Jakarta Barat, 9 Februari 2026 — Badan Pengawas Pemilihan Umum Provinsi DKI Jakarta melaksanakan kegiatan monitoring dan evaluasi (monev) serta supervisi penyusunan Indikator Kinerja Utama (IKU) Divisi Sumber Daya Manusia dan Organisasi (SDMO) di Kantor Bawaslu Kota Jakarta Barat, Senin (9/2/2026). Kegiatan ini merupakan tindak lanjut dari Surat Keputusan Ketua Bawaslu Nomor 284/OT.00/K1/12/2025 tentang Penetapan Daftar Indikator Kinerja Utama Anggota Bawaslu RI, Provinsi, dan Kabupaten/Kota.
Koordinator Divisi SDM Bawaslu Provinsi DKI Jakarta, Rini Rianti Andriani, menegaskan bahwa penyusunan IKU tidak sekadar menjadi kewajiban administratif, melainkan merupakan arah strategis organisasi dalam membangun kinerja yang terukur dan berdampak.
“IKU menjadi roadmap Bawaslu dalam membangun tata kelola kelembagaan yang lebih terukur dan akuntabel. Dengan indikator yang jelas dan terukur, kita dapat memastikan setiap program dan kegiatan memberikan dampak nyata terhadap penguatan organisasi,” ujarnya.
Ia menjelaskan bahwa IKU Divisi SDMO memiliki peran penting dalam mendukung penerapan sistem merit, peningkatan kompetensi aparatur, serta penguatan tata kelola SDM berbasis kinerja dan hasil. Selain itu, IKU juga diarahkan untuk mendukung pembangunan Zona Integritas menuju Wilayah Bebas dari Korupsi (WBK) di lingkungan Bawaslu.
Dalam kesempatan tersebut, Rini turut menekankan pentingnya pendidikan dan pelatihan (diklat) serta sertifikasi pegawai sebagai bagian dari pengembangan kapasitas SDM secara berkelanjutan.
“Diklat dan sertifikasi pegawai merupakan investasi jangka panjang organisasi. SDM yang kompeten dan tersertifikasi akan memperkuat profesionalitas serta kredibilitas Bawaslu dalam menjalankan tugas pengawasan,” jelasnya.
Lebih lanjut, ia mengingatkan pentingnya kedisiplinan sebagai fondasi utama dalam mewujudkan target kinerja tahun 2026. Ia juga menekankan perlunya pola pembinaan dan koordinasi internal yang jelas, baik secara struktural maupun fungsional, guna memastikan organisasi dapat berjalan efektif dan selaras dengan target yang telah ditetapkan.
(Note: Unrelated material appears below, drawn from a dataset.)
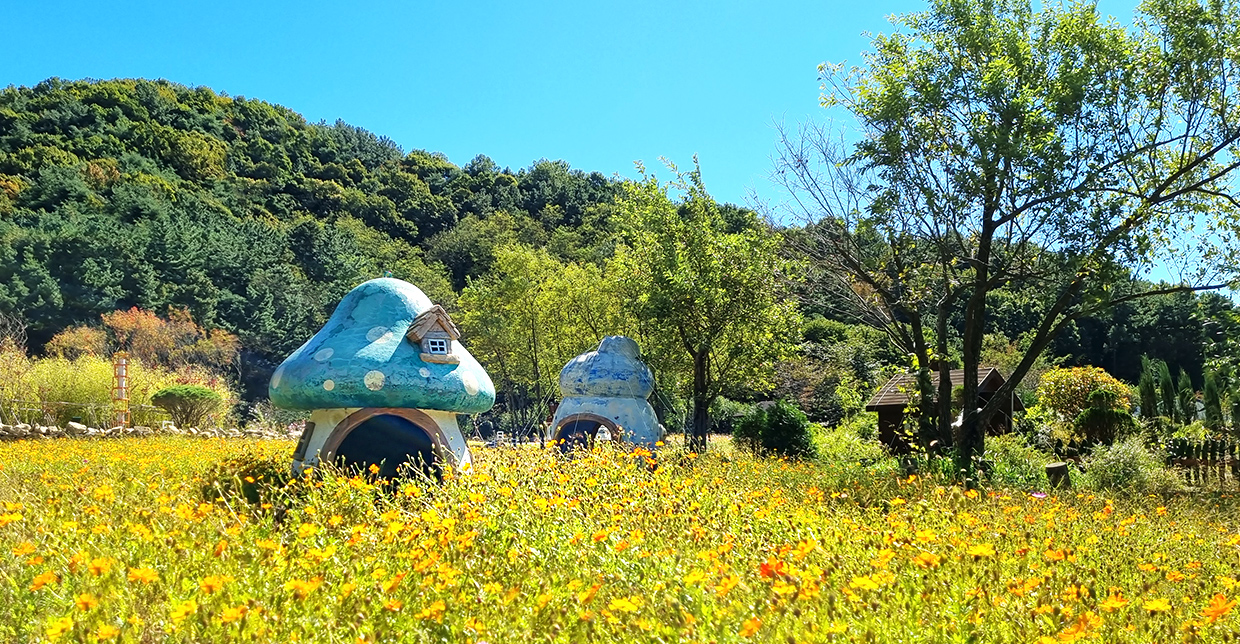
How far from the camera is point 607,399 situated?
11.7 meters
“Sinergi antara pembinaan struktural dan tanggung jawab fungsional harus berjalan seimbang agar organisasi dapat bergerak efektif dan selaras dengan target kinerja,” pungkasnya.
Melalui kegiatan ini, diharapkan penyusunan IKU Tahun 2026 di lingkungan Badan Pengawas Pemilihan Umum Provinsi DKI Jakarta dan jajaran kabupaten/kota dapat berjalan optimal serta memperkuat komitmen bersama dalam mewujudkan lembaga yang profesional, berintegritas, dan terpercaya.